STATED GOAL:
Please recast all of the data below as a Markdown table with two columns, No. and Line. Give each line its own row with its row number, and leave out blank lines.
*-*-*
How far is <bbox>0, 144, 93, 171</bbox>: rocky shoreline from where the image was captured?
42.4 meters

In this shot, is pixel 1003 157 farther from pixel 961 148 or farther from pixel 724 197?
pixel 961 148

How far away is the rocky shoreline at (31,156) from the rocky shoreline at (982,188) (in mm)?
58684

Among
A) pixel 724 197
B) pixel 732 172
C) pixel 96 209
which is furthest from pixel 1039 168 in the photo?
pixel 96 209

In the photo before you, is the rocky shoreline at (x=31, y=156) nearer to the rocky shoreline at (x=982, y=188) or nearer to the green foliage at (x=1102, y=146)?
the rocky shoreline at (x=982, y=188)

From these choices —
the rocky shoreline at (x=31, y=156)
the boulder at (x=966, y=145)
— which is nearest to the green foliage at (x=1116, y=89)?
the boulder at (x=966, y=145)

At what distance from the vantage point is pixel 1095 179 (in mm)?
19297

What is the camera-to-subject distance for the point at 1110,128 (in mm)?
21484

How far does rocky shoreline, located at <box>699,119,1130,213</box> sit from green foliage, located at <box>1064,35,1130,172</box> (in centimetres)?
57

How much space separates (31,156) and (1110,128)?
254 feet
*-*-*
RESPONSE TO THIS TASK:
| No. | Line |
|---|---|
| 1 | How far is <bbox>0, 144, 93, 171</bbox>: rocky shoreline from where the image was captured? |
| 2 | 42.4 meters |
| 3 | In this shot, is pixel 1003 157 farther from pixel 961 148 or farther from pixel 724 197? |
| 4 | pixel 961 148 |
| 5 | How far away is the rocky shoreline at (31,156) from the rocky shoreline at (982,188) (in mm)? |
| 6 | 58684 |
| 7 | Among |
| 8 | A) pixel 724 197 |
| 9 | B) pixel 732 172 |
| 10 | C) pixel 96 209 |
| 11 | which is furthest from pixel 1039 168 in the photo? |
| 12 | pixel 96 209 |
| 13 | In the photo before you, is the rocky shoreline at (x=31, y=156) nearer to the rocky shoreline at (x=982, y=188) or nearer to the green foliage at (x=1102, y=146)? |
| 14 | the rocky shoreline at (x=982, y=188) |
| 15 | From these choices — |
| 16 | the rocky shoreline at (x=31, y=156) |
| 17 | the boulder at (x=966, y=145) |
| 18 | — which is nearest to the green foliage at (x=1116, y=89)? |
| 19 | the boulder at (x=966, y=145) |
| 20 | At what distance from the vantage point is pixel 1095 179 (in mm)? |
| 21 | 19297 |
| 22 | What is the camera-to-subject distance for the point at 1110,128 (in mm)? |
| 23 | 21484 |
| 24 | How far does rocky shoreline, located at <box>699,119,1130,213</box> sit from green foliage, located at <box>1064,35,1130,172</box> (in centimetres)? |
| 25 | 57 |
| 26 | How much space separates (31,156) and (1110,128)? |
| 27 | 254 feet |